Please give the whole listing again exactly, without any of its pictures.

- - - -

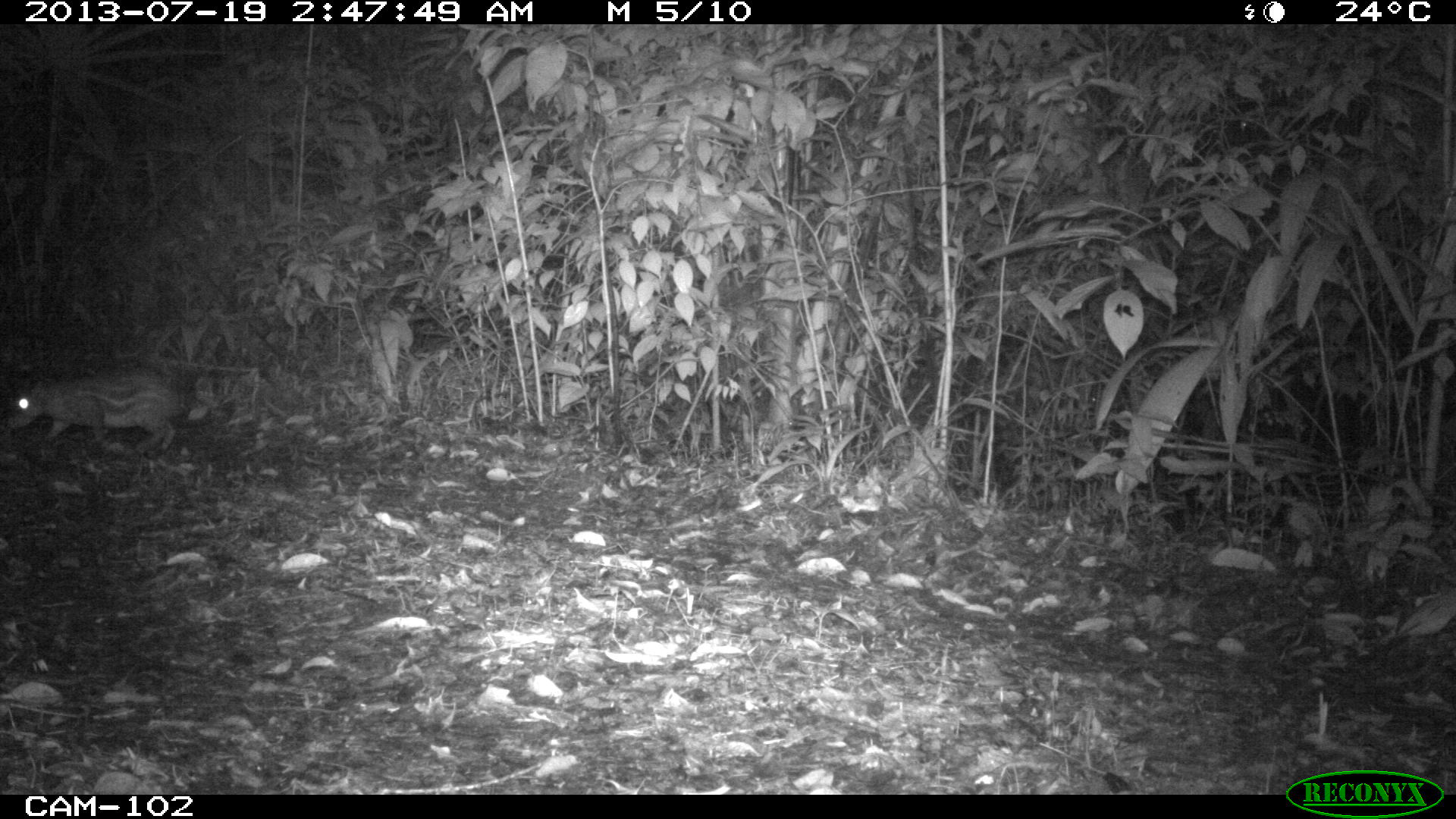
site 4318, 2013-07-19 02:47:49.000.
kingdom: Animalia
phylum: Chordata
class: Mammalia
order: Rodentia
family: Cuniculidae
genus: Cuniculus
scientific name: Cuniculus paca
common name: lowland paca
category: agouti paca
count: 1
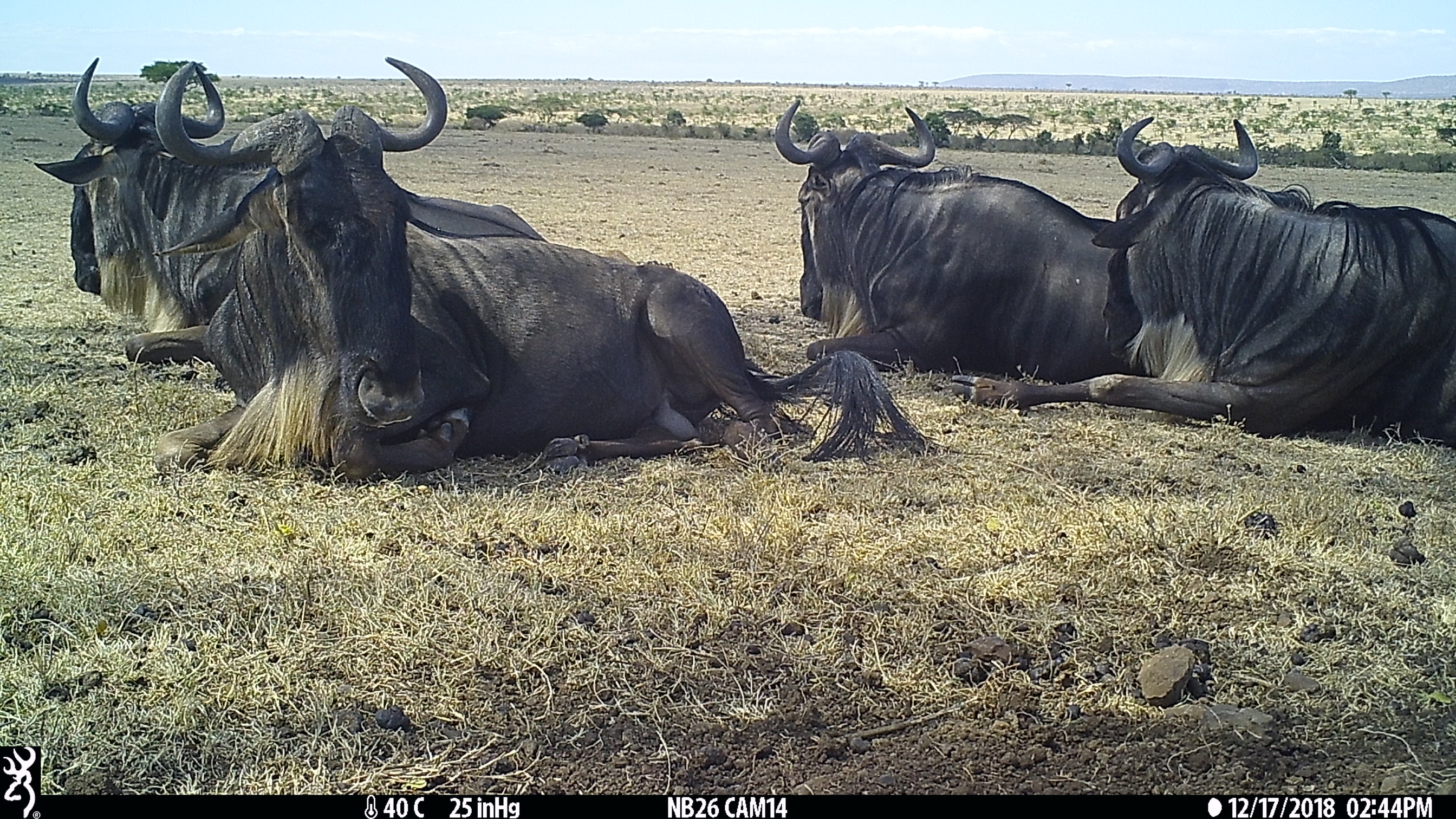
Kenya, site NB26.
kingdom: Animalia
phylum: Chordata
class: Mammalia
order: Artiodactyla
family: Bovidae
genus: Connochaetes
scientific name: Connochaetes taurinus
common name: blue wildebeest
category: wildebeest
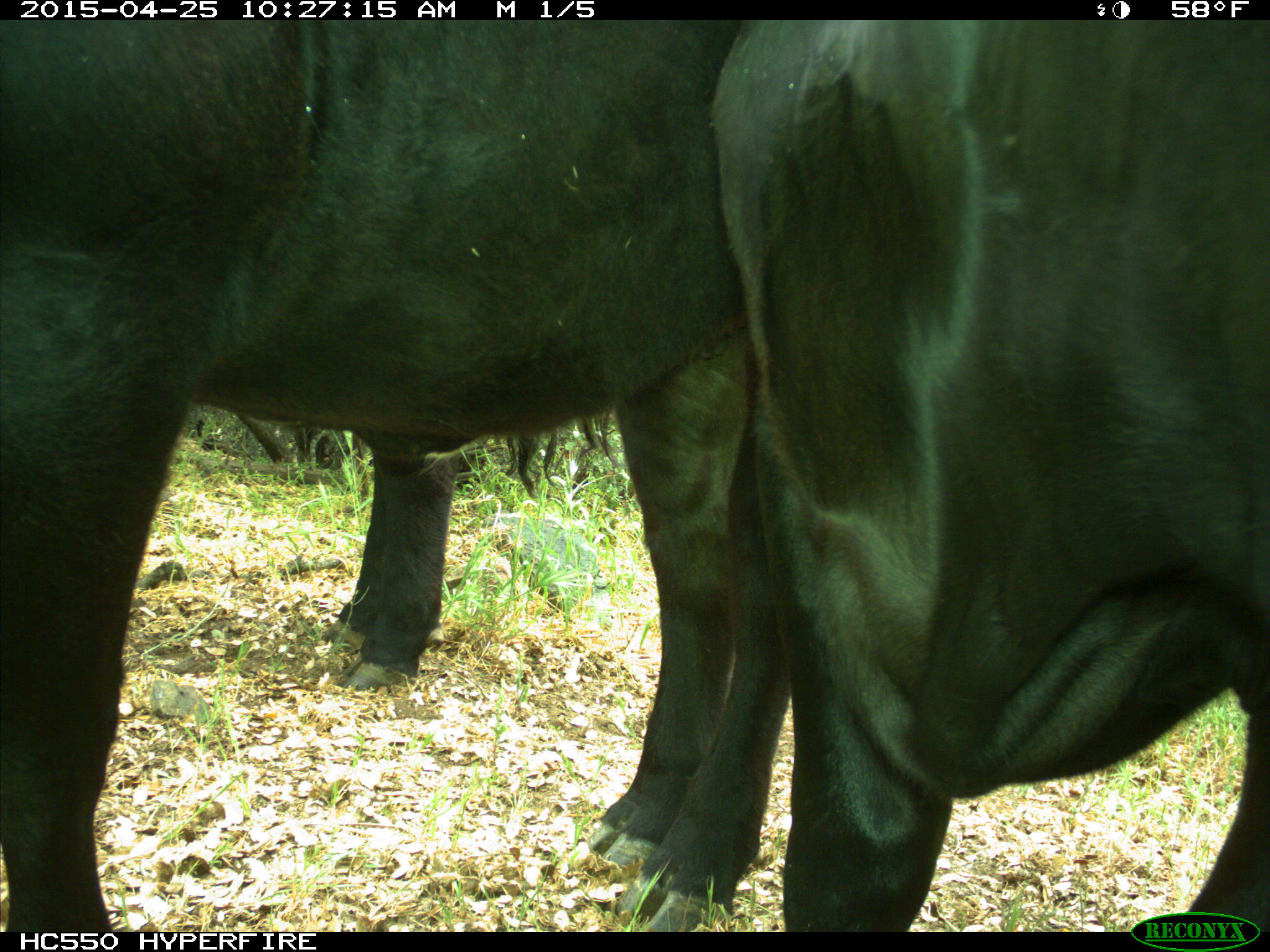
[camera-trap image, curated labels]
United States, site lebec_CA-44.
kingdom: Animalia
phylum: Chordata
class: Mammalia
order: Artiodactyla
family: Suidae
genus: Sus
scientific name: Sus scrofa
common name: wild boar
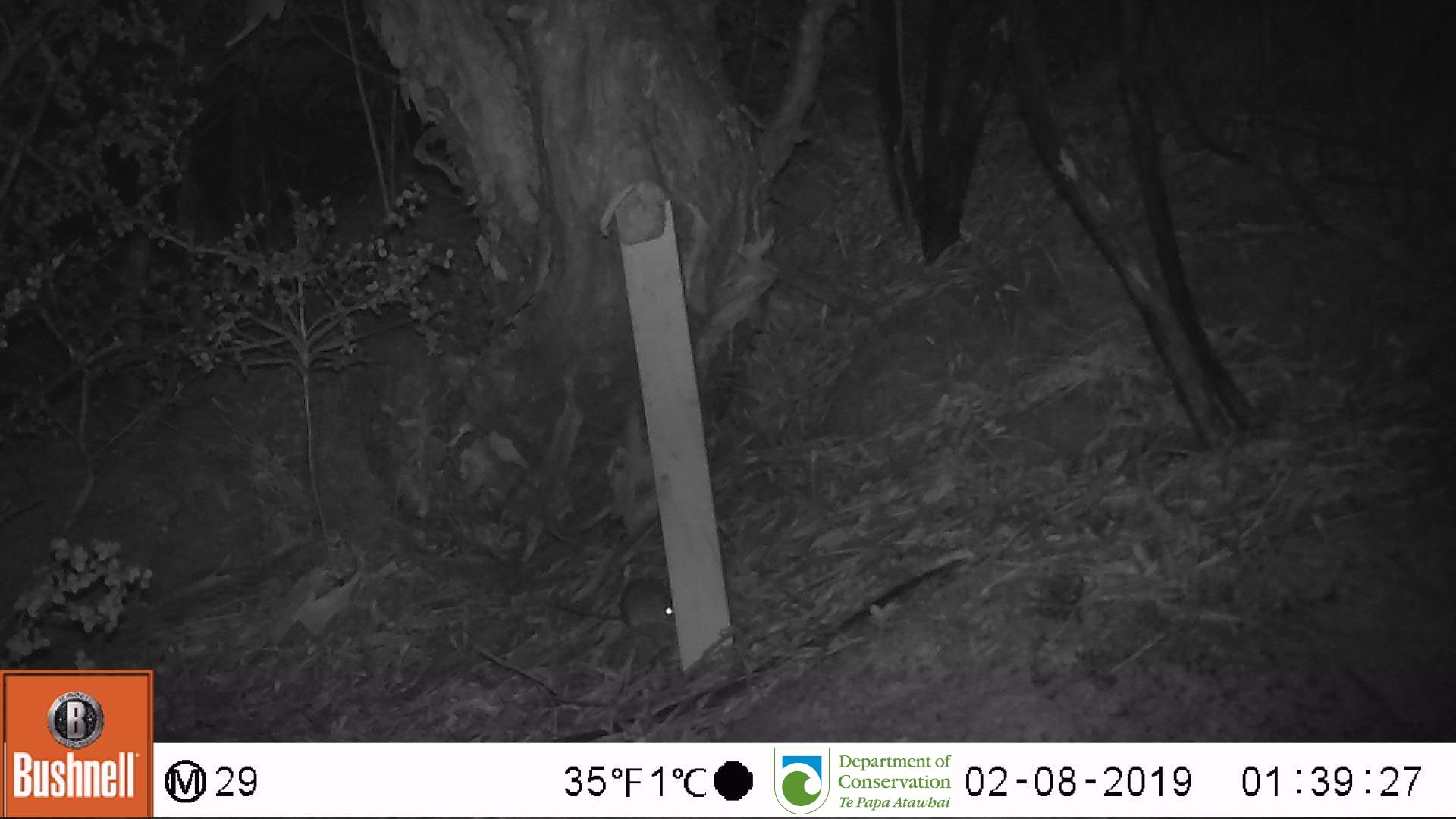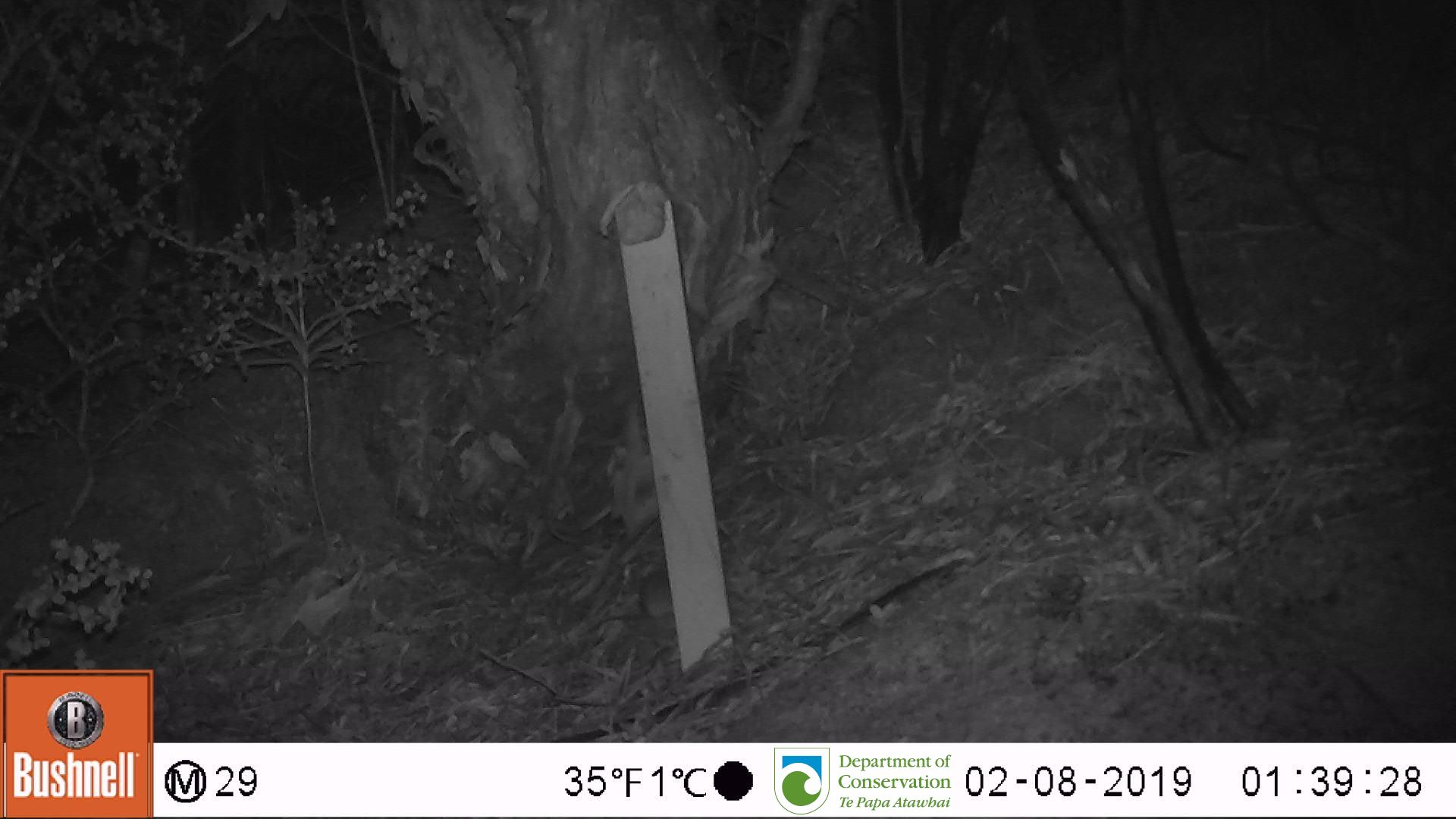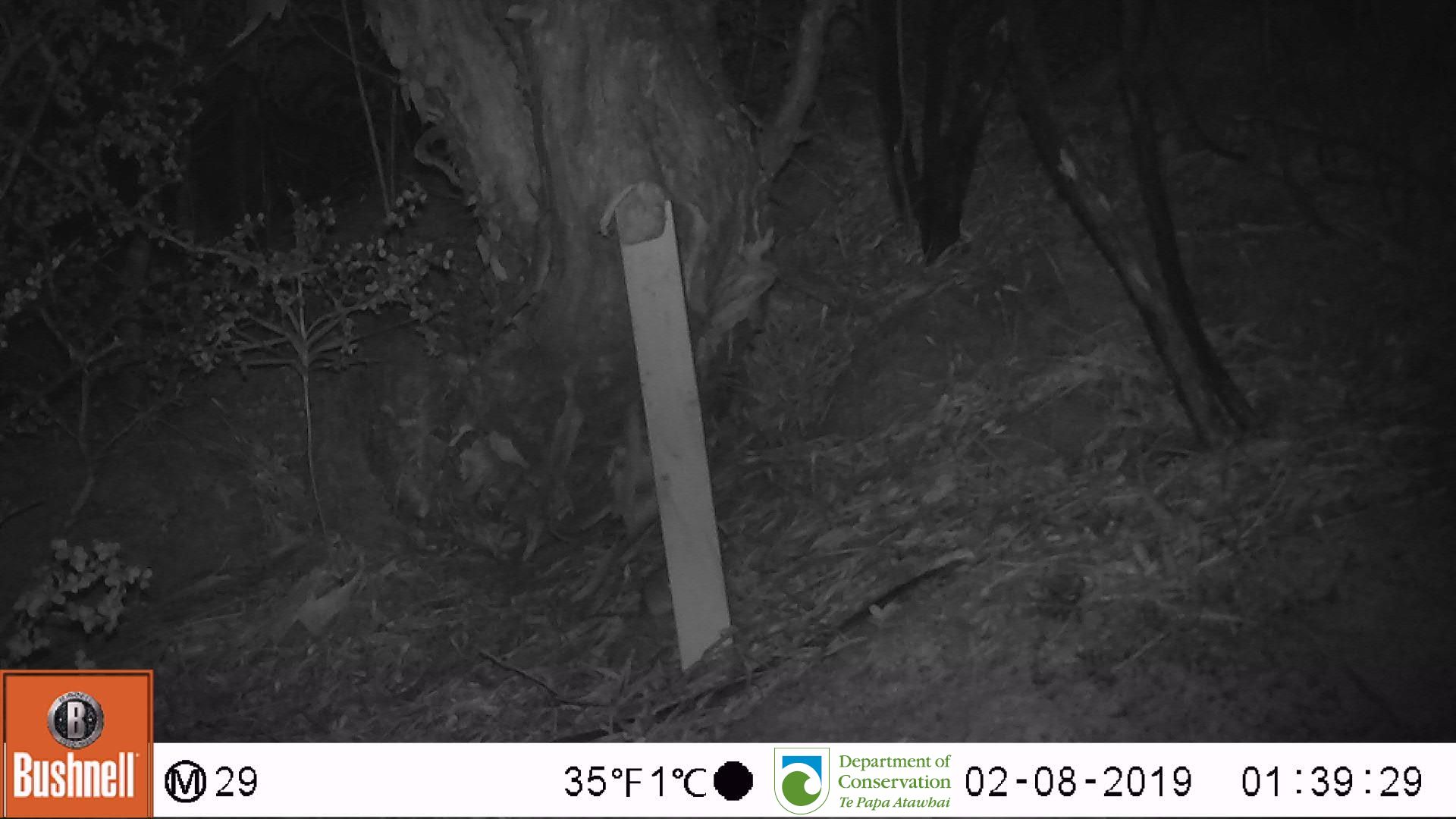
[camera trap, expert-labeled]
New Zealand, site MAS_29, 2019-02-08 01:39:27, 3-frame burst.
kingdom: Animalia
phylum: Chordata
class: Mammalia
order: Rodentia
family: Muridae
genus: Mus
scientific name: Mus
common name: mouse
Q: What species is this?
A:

- - - -

*REPLY TO THE TASK*.
site 4318, 2013-07-19 02:47:49.000.
kingdom: Animalia
phylum: Chordata
class: Mammalia
order: Rodentia
family: Cuniculidae
genus: Cuniculus
scientific name: Cuniculus paca
common name: lowland paca
category: agouti paca
count: 1
Kenya, site NB26.
kingdom: Animalia
phylum: Chordata
class: Mammalia
order: Artiodactyla
family: Bovidae
genus: Connochaetes
scientific name: Connochaetes taurinus
common name: blue wildebeest
category: wildebeest
[camera-trap image, curated labels]
United States, site lebec_CA-44.
kingdom: Animalia
phylum: Chordata
class: Mammalia
order: Artiodactyla
family: Suidae
genus: Sus
scientific name: Sus scrofa
common name: wild boar
[camera trap, expert-labeled]
New Zealand, site MAS_29, 2019-02-08 01:39:27, 3-frame burst.
kingdom: Animalia
phylum: Chordata
class: Mammalia
order: Rodentia
family: Muridae
genus: Mus
scientific name: Mus
common name: mouse
Q: What species is this?
A:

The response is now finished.